I’ll admit that my fascination was somewhat selfish. It was influenced by the fact that he was coming directly toward me as he spun. Color me self-centered. I had just enough time to get out the first letter of a short, Anglo-Saxon euphemism for reproductive activity when the SUV spun into the front side of my truck.

The result, had anyone been viewing it from above the bridge, would probably have looked like a bank shot on a pool table.

My truck, with SUV firly attached, headed for the side of the bridge and I instantly became extremely religious. I recall hitting the side of the bridge, and then I recall an unpleasantly loud noise that blended into an unpleasantly loud voice asking me if I knew what my name was and what day of the week it was. I was right on the first question and wrong on the second one.

I’m making light of a serious situation mainly because I’m frankly relieved that I can still make jokes. Things could have been much worse. My truck was totalled, but I hate to think of what would have happened if I hadn’t been in a large, well-made truck. I took the lion’s share of the damage. The other driver had minor injuries. I wound up unconscious for a day and am left with a colorful assortment of bruises, abrasions and bumps in strange places.

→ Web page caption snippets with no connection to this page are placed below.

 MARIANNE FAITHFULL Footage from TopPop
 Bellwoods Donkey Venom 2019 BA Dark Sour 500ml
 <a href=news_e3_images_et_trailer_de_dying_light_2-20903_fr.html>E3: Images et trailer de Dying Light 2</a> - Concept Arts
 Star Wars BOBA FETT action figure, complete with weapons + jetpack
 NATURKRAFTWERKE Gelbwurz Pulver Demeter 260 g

On the whole, things turned out a lot better than I expected them to turn out when the accident started.

It took me a couple of days to get released from the hospital and get back home after I woke up. Things were complicated by the fact that I was hopspitalized outside of my own state and the weather condition aftermath gave everyone a lot more to think about than just me. However, I’m back now and I’ve got a backlog of articles that will be posted over the next few days.

Plus, while I was comatose, my unconscious mind developed an utterly amazing blend for a new cigar that I’m going to have to talk to a sympathetic manufacturer about producing for me. The secret formula uses filler tobacco grown in the grelb fields of a planet circling the star Zeta Reticuli 1. The blend was given to me by a personable Bigfoot named Floyd who learned about it in an after-death communication from his father who was reincarnating…

… you know, on second thought, maybe that tobacco would be even harder to come by than prime filler from a certain Island South of Miami.

… and maybe I should be more careful what late night talk radio programs I listen to while I’m driving around the country.